**TASKS TO CARRY OUT**:
1/ Revise the Jah Woosh biography by writing it out again starting with "Neville Beckford (1952" and going on through "in the 1970s.", with "record producer" replaced by "music producer".
2/ Using the Jah Woosh biography, decide whether each statement agrees with it, answering yes or no and quoting the deciding words: (a) Beckford trained as a mechanic before forming a duo. (b) The single "Angela Davis" was a hit. (c) Chalice Blaze came out in 1974.

Neville Beckford (1952 – 21 February 2011), better known as Jah Woosh, was a Jamaican reggae deejay and record producer, primarily known for his work in the 1970s.

Biography
Born in Kingston, Jamaica, Beckford served an apprenticeship as a mechanic before forming a duo with Reggae George, Neville & George, and auditioning for Jamaica's top producers. Unsuccessful as a duo, they both went on to solo careers.  Beckford became the resident deejay on Prince Lloyd's sound system, and was noticed by producer George Bell, who took him into the studio to record "Angela Davis", now under the pseudonym Jah Woosh. Although the single was not a hit, it prompted Rupie Edwards to produce the debut album, Jah Woosh, released in 1974 on the United Kingdom Cactus label. Chalice Blaze and Psalms of Wisdom followed in 1976, these three albums establishing a reputation in the UK. A string of albums and singles followed through the 1970s and early 1980s.

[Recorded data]
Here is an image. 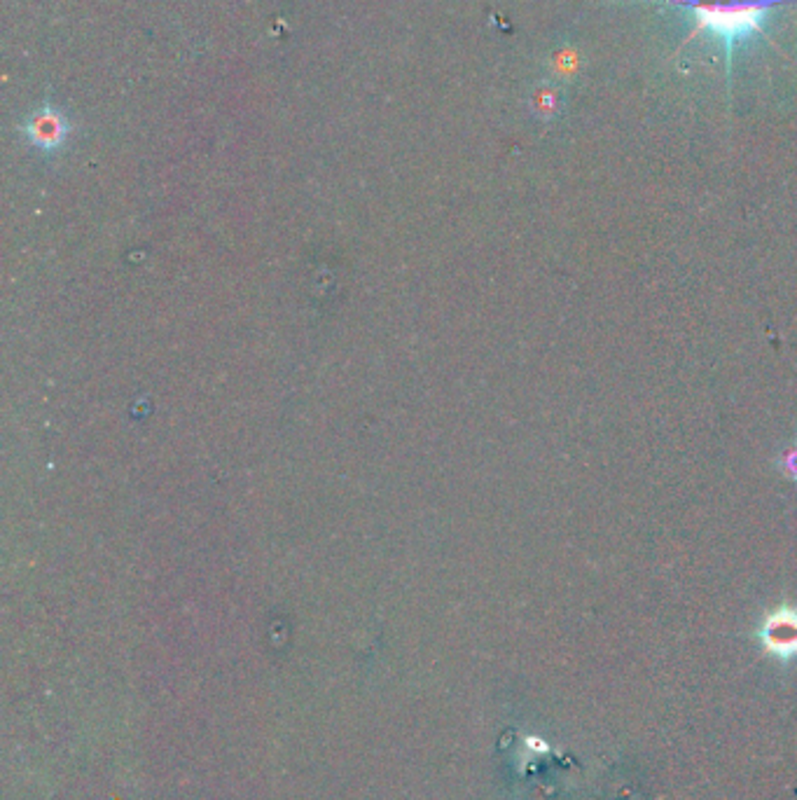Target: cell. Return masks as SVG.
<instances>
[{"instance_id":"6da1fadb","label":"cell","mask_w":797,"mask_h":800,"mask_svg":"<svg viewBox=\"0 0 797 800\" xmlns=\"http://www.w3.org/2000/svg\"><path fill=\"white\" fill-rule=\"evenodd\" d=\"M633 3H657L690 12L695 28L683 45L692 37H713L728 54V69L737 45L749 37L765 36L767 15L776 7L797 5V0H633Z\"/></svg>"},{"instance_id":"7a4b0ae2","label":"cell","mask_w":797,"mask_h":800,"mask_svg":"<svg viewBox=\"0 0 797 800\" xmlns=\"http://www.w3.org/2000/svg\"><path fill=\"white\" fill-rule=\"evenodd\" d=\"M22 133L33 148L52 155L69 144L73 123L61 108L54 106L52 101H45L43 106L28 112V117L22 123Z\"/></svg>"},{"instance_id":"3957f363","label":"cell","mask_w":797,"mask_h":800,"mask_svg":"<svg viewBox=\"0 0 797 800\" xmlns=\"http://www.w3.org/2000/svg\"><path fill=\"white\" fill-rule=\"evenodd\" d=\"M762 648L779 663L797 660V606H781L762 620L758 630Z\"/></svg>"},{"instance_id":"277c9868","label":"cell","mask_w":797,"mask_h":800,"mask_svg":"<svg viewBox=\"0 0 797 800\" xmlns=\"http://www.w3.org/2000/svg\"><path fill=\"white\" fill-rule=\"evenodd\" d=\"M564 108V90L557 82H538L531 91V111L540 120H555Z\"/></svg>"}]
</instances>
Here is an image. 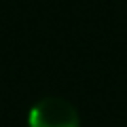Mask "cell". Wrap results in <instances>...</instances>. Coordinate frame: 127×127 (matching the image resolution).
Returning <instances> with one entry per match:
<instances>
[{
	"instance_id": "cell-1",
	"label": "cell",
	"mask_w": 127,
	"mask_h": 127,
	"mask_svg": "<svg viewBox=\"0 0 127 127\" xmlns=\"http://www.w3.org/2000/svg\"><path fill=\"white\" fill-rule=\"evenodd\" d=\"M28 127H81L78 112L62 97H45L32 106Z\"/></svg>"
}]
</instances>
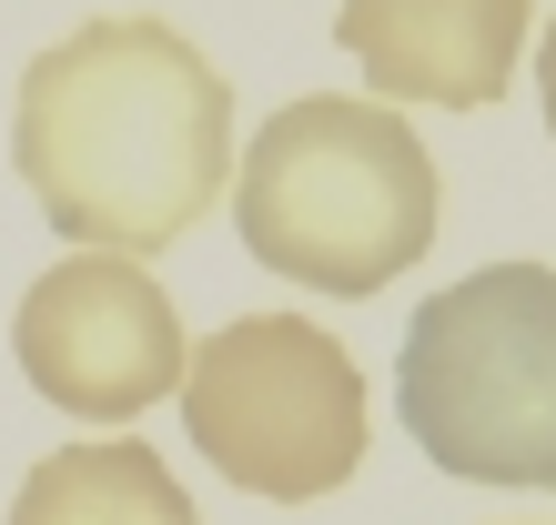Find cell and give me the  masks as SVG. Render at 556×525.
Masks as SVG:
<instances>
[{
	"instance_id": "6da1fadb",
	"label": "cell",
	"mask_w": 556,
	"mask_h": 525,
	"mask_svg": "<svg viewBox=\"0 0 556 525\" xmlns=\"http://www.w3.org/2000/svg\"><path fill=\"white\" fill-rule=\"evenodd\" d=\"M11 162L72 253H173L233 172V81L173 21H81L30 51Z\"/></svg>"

**OUTPUTS**:
1/
Neville Beckford (1952 – 21 February 2011), better known as Jah Woosh, was a Jamaican reggae deejay and music producer, primarily known for his work in the 1970s.

2/
(a) Yes: "Beckford served an apprenticeship as a mechanic before forming a duo with Reggae George"
(b) No: "Although the single was not a hit"
(c) No: "Chalice Blaze and Psalms of Wisdom followed in 1976"